Text to read
You can use any compatible rwkv strategy string to overwrite the default behavior with the original BlinkDL package

model = RWKV(
    "https://huggingface.co/BlinkDL/rwkv-4-pile-3b/resolve/main/RWKV-4-Pile-3B-Instruct-test1-20230124.pth",
    strategy="cuda fp32"
)

Exporting

You can export the default FASTQUANT mode for quick downloading and loading, as it has a smaller file size and uses less Ram and Disk Space

model = RWKV(
    "https://huggingface.co/BlinkDL/rwkv-4-pile-3b/resolve/main/RWKV-4-Pile-3B-Instruct-test1-20230124.pth",
    export="myfilename"
)

# exported model as myfilename.rwkv
model = RWKV(
    "myfile.rwkv",
)

Data supplied
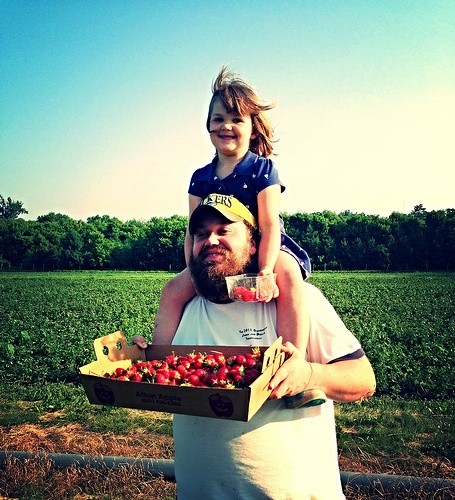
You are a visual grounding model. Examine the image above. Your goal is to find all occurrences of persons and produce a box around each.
[151,63,327,410]
[131,193,376,500]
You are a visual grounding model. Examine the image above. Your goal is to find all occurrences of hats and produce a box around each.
[187,192,257,235]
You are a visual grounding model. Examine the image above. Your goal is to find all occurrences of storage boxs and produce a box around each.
[79,331,286,423]
[225,273,277,302]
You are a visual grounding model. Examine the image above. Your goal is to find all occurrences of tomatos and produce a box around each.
[230,285,270,303]
[102,351,265,389]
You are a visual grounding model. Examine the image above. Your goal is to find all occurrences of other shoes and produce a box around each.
[284,389,327,410]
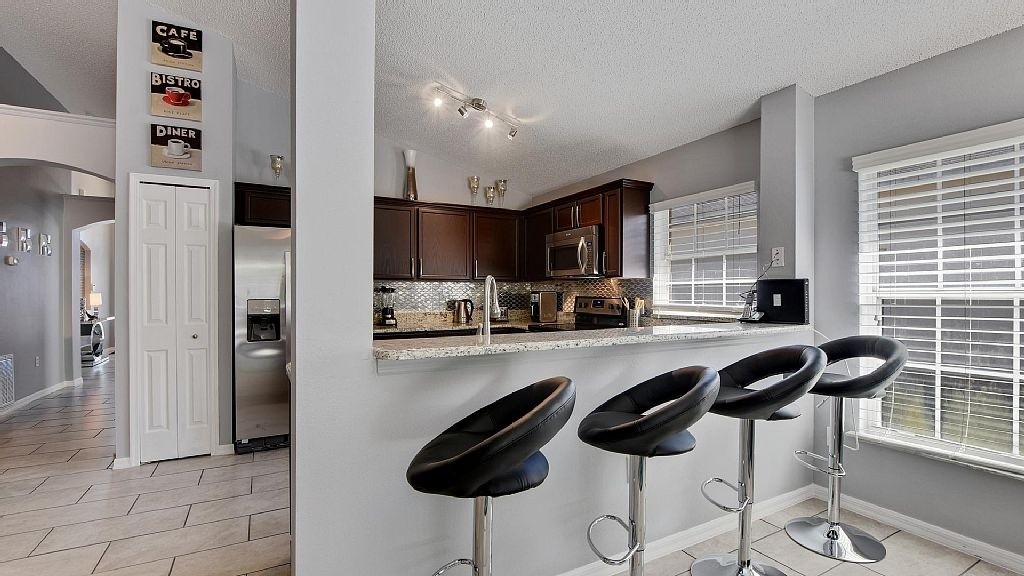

Objective 1
In the RWKV model-loading text, which strategy string is passed to override the default behavior?
Objective 2
Carry on the RWKV model-loading text from its last line.
The records above come from a separate source, not from the RWKV model-loading text.

Task result 1
"cuda fp32"

Task result 2
Advanced Usage

Step 1: load the model with your choice of poison

Pytorch

from rwkvstic.load import RWKV
from rwkvstic.agnostic.backends import TORCH

# this is the dtype used for trivial operations, such as vector->vector operations and is the dtype that will determine the accuracy of the model
runtimedtype = torch.float32 # torch.float64, torch.bfloat16

# this is the dtype used for matrix-vector operations, and is the dtype that will determine the performance and memory usage of the model
dtype = torch.bfloat16 # torch.float32, torch.float64, torch.bfloat16

useGPU = True # False

model = RWKV("path/to/model.pth", mode=TORCH, useGPU=useGPU, runtimedtype=runtimedtype, dtype=dtype)

JAX

from rwkvstic.load import RWKV
from rwkvstic.agnostic.backends import JAX

# Jax will automatically use the GPU if available, and will use the CPU if not available

model = RWKV("path/to/model.pth", mode=JAX)

TensorFlow

from rwkvstic.load import RWKV
from rwkvstic.agnostic.backends import TF

useGPU = True # False

model = RWKV("path/to/model.pth", mode=TF, useGPU=useGPU)

Numpy

from rwkvstic.load import RWKV
from rwkvstic.agnostic.backends import NUMPY

# you masochistic bastard
model = RWKV("path/to/model.pth", mode=NUMPY)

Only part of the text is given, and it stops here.